SECRETOS COMPARTIDOS EPILOGO

Abrió el sobre. Comenzó a leer la carta con ansiedad. Su abuela la había escrito unos días antes de su muerte.

"Kedves Ana (querida Ana) :
                    
                 Si estas leyendo estos renglones es porque ya has descubierto mi secreto. Nadie conoce esta época de mi vida, ni siquiera tu padre, sólo tú.
Me es imposible expresar en palabras el agudo dolor que me traspasó el corazón cuando recibí aquel maldito telegrama que me comunicaba la muerte en batalla de mi adorado Francis. El tiempo cicatrizó mi herida, pero su recuerdo me persiguió amorosamente en mis sueños.
Volví a amar, nunca con la intensidad y la entrega de mis dieciocho años. Edad maravillosa que me nutrió de sueños y anhelos, que el destino, carrusel de emociones, se encargó de hacer trizas.
La vida,  arca llena de sorpresas, me presentó una segunda oportunidad para ser feliz. Me aferré a ella y luché con todas mis fuerzas para vencer a mi inseparable compañera, la tristeza.
Ruego a Dios por tu felicidad, es el bien más preciado que pueda poseer una persona. La felicidad trae aparejada la paz...la serenidad.
 ¿Recuerdas la frase de "El Principito", que leímos juntas en las tardes lluviosas? "Haz de tu vida un sueño, y de tu sueño una realidad. Sigue el camino de tus sueños, az én kis (mi pequeña), que nadie te lo impida.
Escucha a tu corazón, él nunca se equivoca.
Persigue al amor, al verdadero amor, ése al que nunca se lo olvida y que como piedra preciosa permanece por siempre, engarzada en el alma.
El amor verdadero es un sello que te marca a fuego, yo lo conocí, yo lo viví, nunca fui tan feliz como en aquellos días.
Mi esperanza es reencontrarme con él en la eternidad. Es mi esperanza también, que tú encuentres al verdadero amor, sentimiento sublime que tiñe tu entorno de los colores del arco iris.
Me despido con estos versos de mi poeta preferido. Ellos encierran mis sentimientos por Francis, que he guardado durante todos estos años en silencio y que hoy, sin vergüenza, puedo confesar.
Gracias por aceptar ser mi confidente, én kincsem (mi tesoro).
"Podrá nublarse el sol eternamente
 podrá secarse en un instante el mar,
 podrá romperse el eje de la tierra
 como un débil cristal.
 ¡Todo sucederá!
 Podrá la muerte cubrirme
 con su fúnebre crespón,
 pero jamás podrá apagarse
 la llama de tu amor".
En édes méz megcsókolja Ana, nagymama (abuela) Ethel."

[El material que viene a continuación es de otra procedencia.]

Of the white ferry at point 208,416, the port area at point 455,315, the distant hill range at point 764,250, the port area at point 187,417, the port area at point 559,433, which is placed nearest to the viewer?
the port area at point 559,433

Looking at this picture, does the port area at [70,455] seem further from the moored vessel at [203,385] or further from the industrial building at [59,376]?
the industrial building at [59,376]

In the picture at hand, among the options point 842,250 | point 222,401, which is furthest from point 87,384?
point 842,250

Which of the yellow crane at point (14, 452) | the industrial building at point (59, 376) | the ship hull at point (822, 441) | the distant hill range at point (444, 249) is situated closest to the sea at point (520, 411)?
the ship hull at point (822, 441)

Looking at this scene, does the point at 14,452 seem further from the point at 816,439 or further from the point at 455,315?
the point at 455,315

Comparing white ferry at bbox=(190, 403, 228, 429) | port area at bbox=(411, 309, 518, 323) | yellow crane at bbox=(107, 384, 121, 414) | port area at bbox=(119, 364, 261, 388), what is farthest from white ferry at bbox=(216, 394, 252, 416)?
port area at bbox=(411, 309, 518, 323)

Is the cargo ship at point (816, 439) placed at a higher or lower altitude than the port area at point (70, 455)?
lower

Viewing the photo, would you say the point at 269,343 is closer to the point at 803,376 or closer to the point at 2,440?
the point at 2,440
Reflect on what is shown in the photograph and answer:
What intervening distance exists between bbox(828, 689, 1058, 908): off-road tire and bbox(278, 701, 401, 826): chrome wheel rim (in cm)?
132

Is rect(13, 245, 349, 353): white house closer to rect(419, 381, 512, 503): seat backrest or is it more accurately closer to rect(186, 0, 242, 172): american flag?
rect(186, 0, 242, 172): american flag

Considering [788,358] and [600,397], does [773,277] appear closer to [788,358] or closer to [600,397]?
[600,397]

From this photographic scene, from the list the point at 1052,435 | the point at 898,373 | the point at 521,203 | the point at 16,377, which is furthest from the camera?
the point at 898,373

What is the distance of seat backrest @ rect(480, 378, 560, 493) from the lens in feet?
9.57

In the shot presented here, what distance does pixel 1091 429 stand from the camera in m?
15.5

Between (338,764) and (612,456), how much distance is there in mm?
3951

Sonrió. "Besitos de miel", aún resonaba en sus oídos ese dulce latiguillo. Cada vez que se despedían, ella le pedía..."Besitos de miel para la abuela Ethel".
Guardó la carta dentro del diario, y con ambos tesoros bajó las escaleras, esta vez con el corazón ligero y con un juramento : buscar el amor verdadero y vivirlo intensamente.